Building the Canada we want

We must build a fairer, more equitable society

With the world in the throes of the worst economic shock since the Great Depression and a raging global pandemic, even conservative commentators are calling for new solutions.

The deficit hawks are increasingly isolated in their calls for belt tightening, an approach that would spell disaster for millions of people.

“As western leaders learnt in the Great Depression, and after the second world war, to demand collective sacrifice you must offer a social contract that benefits everyone,” says an editorial in the conservative Financial Times.

“Radical reforms – reversing the prevailing policy direction of the last four decades – will need to be put on the table.

“Governments will have to accept a more active role in the economy. They must see public services as investments rather than liabilities, and look for ways to make labour markets less insecure,” said the Times.

 

Huge challenges

A new report from the Broadbent Institute notes that before the pandemic, the world was just starting to come to terms with the extent of change that would be needed to avoid widespread ecosystem collapse due to climate change.

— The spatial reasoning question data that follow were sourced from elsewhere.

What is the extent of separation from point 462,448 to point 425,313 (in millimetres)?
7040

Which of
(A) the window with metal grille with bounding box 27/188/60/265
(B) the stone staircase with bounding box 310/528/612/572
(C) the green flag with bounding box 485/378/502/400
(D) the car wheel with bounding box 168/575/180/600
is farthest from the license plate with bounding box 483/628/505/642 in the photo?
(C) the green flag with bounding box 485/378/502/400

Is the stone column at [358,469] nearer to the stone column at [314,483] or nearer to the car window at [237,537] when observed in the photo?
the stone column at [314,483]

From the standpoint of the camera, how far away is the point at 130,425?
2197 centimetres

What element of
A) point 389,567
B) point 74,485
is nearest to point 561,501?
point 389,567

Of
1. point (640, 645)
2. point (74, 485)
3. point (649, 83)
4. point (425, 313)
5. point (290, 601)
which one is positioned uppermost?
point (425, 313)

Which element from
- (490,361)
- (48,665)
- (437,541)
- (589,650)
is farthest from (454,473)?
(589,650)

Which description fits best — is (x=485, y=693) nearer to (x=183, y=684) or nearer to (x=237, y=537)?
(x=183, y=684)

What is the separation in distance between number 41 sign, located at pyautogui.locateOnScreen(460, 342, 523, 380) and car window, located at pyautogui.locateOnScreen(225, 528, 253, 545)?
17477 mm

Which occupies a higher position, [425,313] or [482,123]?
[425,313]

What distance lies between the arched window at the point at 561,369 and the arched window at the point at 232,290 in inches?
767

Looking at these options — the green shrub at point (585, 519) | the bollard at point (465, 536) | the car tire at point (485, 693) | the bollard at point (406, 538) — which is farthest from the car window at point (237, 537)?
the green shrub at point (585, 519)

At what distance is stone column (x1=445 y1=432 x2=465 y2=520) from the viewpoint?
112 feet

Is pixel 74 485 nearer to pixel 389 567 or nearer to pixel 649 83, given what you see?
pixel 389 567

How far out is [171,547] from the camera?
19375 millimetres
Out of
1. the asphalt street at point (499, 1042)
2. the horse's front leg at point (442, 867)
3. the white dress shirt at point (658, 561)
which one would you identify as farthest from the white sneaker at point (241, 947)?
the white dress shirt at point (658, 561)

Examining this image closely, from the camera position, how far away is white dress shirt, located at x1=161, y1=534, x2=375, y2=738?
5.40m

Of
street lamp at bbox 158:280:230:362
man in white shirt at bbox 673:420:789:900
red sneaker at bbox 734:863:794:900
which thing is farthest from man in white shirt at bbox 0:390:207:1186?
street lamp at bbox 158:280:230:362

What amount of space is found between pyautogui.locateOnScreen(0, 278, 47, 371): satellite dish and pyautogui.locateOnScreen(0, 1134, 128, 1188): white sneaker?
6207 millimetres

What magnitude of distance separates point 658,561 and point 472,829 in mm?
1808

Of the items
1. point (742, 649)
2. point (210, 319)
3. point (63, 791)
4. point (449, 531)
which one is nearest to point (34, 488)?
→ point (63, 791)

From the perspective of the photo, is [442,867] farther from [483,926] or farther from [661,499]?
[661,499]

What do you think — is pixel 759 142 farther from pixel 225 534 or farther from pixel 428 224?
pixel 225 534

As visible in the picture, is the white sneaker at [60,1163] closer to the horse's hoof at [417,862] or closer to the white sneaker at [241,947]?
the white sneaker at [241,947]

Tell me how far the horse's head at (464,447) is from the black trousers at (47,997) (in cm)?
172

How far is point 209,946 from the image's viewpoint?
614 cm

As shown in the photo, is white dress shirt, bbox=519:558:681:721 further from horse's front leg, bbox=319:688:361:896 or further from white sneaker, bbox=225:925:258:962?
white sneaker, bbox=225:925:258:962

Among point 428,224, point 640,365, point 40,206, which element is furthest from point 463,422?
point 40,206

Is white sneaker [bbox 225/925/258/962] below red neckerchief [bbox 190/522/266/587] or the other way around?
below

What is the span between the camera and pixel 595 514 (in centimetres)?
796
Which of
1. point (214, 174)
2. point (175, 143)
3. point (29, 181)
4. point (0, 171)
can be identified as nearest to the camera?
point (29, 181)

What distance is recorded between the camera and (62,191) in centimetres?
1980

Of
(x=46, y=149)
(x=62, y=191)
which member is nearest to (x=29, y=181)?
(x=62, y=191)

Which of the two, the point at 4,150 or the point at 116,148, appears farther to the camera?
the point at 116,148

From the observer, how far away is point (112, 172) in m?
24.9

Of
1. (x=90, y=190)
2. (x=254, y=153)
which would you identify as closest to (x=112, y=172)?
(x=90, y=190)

“Indeed, the pandemic has provided a sobering appraisal of the deep cracks in our systems, from education and health to employment standards and income supports,” says Paying for the recovery we want, prepared by a team of four economists and public policy veterans.

“We have been forced to face up to longstanding inequities and injustices that Indigenous people, women, Black people and other racialized groups have borne for years. They have suffered some of the worst impacts of the virus.”

 

The road ahead

Continued deficit spending will be a necessity for the foreseeable future, and with interest rates for federal spending near zero, it is also good fiscal policy,” says the report.

“Plenty of research has shown that bold investment now in core social supports such as health, education and housing will reap long-term economic and social rewards. So, too, will investing in a low-carbon economy.

“Such investment relies on a simple truth: preventing problems is usually less expensive than fixing them,” it says.

A massive transformation is required. It cannot be funded indefinitely through deficit spending, so significant new sources of revenue are needed.

“A well-balanced, well-designed, and fair tax system can support a society that is also well-balanced, smart and fair,” says the report. “Most Canadians endorse such an arrangement, but our current tax system misses the mark.”

The report says many decisions made by governments in Canada and other industrialized democracies have not delivered on their promised benefits, but have delivered great costs.

“Above all, since the 1980s we have managed to engineer an unprecedented transfer of wealth to a small minority that needed help the least while imposing austerity on the majority of the population. The result has been growing inequality and insecurity.

“We have also paid huge opportunity costs by giving away the net value of our natural resources for free.

“In some sense, these were two trillion dollar thefts from the majority of us to the rich, and from all Canadians as collective owners of our resources to a handful of mostly foreign private shareholders. To achieve what we need to achieve in these times, we will need to establish more balanced and sensible public revenue policies.” The full report, with specific measures to make taxes more fair, can be found at www.broadbentinstitute.ca.